Vers le milieu du mois d’août 1584, un roi de France faisait une entrée solennelle dans sa bonne ville de Lyon. Seigneurs et vilains, gentilshommes et nobles dames, maîtres des jurandes et artisans, gens d’armes et gens d’Église, se pressaient en foule à cette cérémonie royale, mêlant leurs couleurs, leurs costumes et leurs bannières. Parmi les députations religieuses convoquées à cette fête, on remarquait deux moines en blanc scapulaire, à la tête rasée, qui n’avaient guère l’habitude de paraître dans ce tumulte du monde. C’étaient des religieux de la Grande-Chartreuse, au diocèse de Grenoble. Ils venaient demander au roi de France, Henri III, de décider qu’une maison de leur ordre fût établie à Lyon.

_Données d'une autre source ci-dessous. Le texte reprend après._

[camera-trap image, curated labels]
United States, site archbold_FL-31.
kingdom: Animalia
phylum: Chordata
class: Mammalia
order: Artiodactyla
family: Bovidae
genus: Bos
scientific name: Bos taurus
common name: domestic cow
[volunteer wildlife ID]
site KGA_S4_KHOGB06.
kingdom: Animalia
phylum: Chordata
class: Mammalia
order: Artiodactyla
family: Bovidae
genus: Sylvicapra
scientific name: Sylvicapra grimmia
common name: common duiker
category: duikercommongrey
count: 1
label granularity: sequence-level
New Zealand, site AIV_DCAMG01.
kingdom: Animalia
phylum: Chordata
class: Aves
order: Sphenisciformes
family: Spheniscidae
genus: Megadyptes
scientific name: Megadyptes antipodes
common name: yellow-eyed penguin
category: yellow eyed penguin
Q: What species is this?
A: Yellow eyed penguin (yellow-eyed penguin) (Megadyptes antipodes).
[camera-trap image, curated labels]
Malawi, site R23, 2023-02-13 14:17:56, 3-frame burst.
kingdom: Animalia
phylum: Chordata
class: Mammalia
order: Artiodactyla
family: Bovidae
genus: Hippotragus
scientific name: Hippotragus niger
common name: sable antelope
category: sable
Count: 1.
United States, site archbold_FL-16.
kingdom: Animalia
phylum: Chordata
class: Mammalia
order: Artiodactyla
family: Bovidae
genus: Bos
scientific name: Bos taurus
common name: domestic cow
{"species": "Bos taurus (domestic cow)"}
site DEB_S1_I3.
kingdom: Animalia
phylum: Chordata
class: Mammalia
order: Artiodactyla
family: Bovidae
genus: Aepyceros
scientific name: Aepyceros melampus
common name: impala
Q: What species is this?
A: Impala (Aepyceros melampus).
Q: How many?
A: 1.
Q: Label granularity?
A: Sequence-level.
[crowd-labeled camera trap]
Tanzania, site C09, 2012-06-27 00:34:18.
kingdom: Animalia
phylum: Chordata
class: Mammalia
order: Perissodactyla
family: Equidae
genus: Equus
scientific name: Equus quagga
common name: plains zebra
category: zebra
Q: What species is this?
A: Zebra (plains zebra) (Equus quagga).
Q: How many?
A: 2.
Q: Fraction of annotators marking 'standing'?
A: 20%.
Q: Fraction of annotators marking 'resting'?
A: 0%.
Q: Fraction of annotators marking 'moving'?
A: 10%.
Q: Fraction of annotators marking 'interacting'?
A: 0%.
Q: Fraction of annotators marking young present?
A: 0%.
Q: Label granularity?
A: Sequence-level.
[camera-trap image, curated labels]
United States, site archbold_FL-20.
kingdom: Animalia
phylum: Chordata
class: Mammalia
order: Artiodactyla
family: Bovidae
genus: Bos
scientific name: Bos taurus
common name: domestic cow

Le roi était très favorable aux ordres religieux ; dès la première année de son règne (1574), il avait manifesté aux Chartreux toute sa bienveillance en leur accordant les lettres patentes qui suivent :

« Lettres patentes, qui concernent toutes les Chartreuses, accordées à la demande des Prieur et religieux de la Grande-Chartreuse, portant qu’il est défendu de les inquiéter en manière que ce soit, eux, leurs convers, donnés, familiers et serviteurs domestiques, prendre ni arrêter leurs bêtes et denrées quelconques… Sont les dits suppliants et toutes les maisons de l’ordre, privilégiés, exempts, francs et quittes par tout notre pays du Dauphiné et royaume de France, pour leurs denrées, affoux et provisions, de toute servitude, exaction et paiement de péages, entrées, issues, travers, revers, truyages, gabelles ordinaires et extraordinaires, impôts, emprunts, aides, dixièmes, quatrièmes, tailles, etc. Signé : le roy dauphin. »

La demande des religieux ne pouvait qu’être bien accueillie par le roi, qui octroya l’autorisation sollicitée et voulut que cette nouvelle fondation prît le nom du Lys-Saint-Esprit, en souvenir de l’ordre de chevalerie qu’il avait institué. Monseigneur de Mandelot, alors gouverneur de la ville, fut chargé d’en choisir l’emplacement. Il y avait, au sommet occidental de la côte Saint-Sébastien, dans une situation merveilleuse et dans la solitude, un vaste territoire, appelé la Giroflée, à cause des fleurs de ce nom qui y croissaient en abondance. C’est cet endroit qui fut choisi pour la fondation nouvelle.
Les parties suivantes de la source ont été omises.